**Texto fornecido:**
★ ★ ★ ★ ★ ★ ★
Entrevistas

Cabelo é memória

Meneson Conceição & André Santos-Bispo Publicado em: 20 de fevereiro de 2025
Da série Corte de potência, de Meneson Conceição, 2004

O conceito de “afrografias da memória”, cunhado pela pensadora carioca Leda Maria Martins, defende o corpo como um arquivo vivo, no qual as oralituras das memórias são afrografadas a partir de experiências ontológicas de pessoas negras em seus contextos socioculturais. Ou seja, a epiderme é uma das camadas que “no corpo o tempo bailarina”, vitalizando as oralituras circunscritas nas memórias e nos gestos – isto é, nas performances existenciais em que as sabenças ancestrais se manifestam em pleno ato potência, reatualizando-se no corpo da pessoa negra.
★ ★ ★ ★ ★ ★ ★
**Itens:**
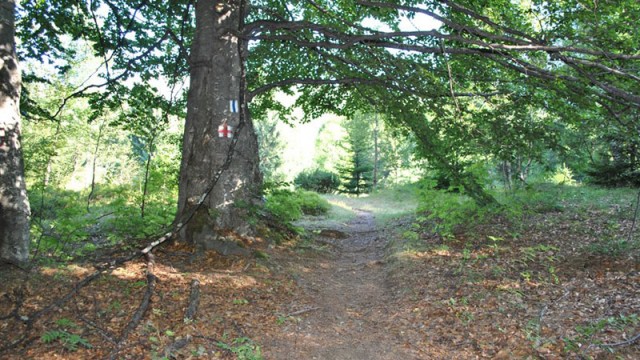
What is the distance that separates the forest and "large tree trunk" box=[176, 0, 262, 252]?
0.04m

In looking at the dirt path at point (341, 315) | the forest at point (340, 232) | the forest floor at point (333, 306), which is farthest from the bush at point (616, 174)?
the dirt path at point (341, 315)

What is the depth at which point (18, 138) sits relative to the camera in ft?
16.6

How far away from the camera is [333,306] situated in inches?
242

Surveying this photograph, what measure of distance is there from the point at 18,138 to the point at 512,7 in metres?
9.45

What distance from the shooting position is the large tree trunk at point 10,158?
4887mm

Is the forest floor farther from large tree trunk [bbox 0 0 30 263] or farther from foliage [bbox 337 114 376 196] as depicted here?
foliage [bbox 337 114 376 196]

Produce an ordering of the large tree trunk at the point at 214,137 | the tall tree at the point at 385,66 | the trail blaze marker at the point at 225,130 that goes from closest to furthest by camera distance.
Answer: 1. the tall tree at the point at 385,66
2. the large tree trunk at the point at 214,137
3. the trail blaze marker at the point at 225,130

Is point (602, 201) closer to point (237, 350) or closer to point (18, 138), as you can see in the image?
point (237, 350)

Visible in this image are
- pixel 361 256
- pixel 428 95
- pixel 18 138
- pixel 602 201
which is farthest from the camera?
pixel 602 201

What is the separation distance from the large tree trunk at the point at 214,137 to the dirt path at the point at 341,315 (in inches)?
63.8

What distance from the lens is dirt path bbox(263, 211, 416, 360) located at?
474cm

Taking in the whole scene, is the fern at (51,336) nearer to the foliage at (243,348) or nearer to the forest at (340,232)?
the forest at (340,232)

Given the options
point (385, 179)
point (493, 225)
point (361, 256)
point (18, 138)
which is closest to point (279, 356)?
point (18, 138)

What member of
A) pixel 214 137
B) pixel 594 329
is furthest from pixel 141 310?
pixel 594 329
★ ★ ★ ★ ★ ★ ★
**Instrução 1:** No texto sobre cabelo e memória, reescreva de forma mais breve o parágrafo que começa com “O conceito de”, mantendo seus fatos principais.
**Instrução 2:** Copie sem alterações o trecho do texto sobre cabelo e memória que abre com as palavras “Entrevistas” e fecha com “da pessoa negra.”.

**Resposta 1:** A pensadora carioca Leda Maria Martins cunhou o conceito de “afrografias da memória”. Ele vê o corpo como um arquivo vivo, em que as oralituras das memórias são afrografadas a partir de experiências ontológicas de pessoas negras em seus contextos socioculturais. A epiderme é uma das camadas em que “no corpo o tempo bailarina”. Ela vitaliza as oralituras presentes nas memórias e nos gestos, as performances existenciais em que as sabenças ancestrais se manifestam e se reatualizam no corpo da pessoa negra.

**Resposta 2:**
Entrevistas

Cabelo é memória

Meneson Conceição & André Santos-Bispo Publicado em: 20 de fevereiro de 2025
Da série Corte de potência, de Meneson Conceição, 2004

O conceito de “afrografias da memória”, cunhado pela pensadora carioca Leda Maria Martins, defende o corpo como um arquivo vivo, no qual as oralituras das memórias são afrografadas a partir de experiências ontológicas de pessoas negras em seus contextos socioculturais. Ou seja, a epiderme é uma das camadas que “no corpo o tempo bailarina”, vitalizando as oralituras circunscritas nas memórias e nos gestos – isto é, nas performances existenciais em que as sabenças ancestrais se manifestam em pleno ato potência, reatualizando-se no corpo da pessoa negra.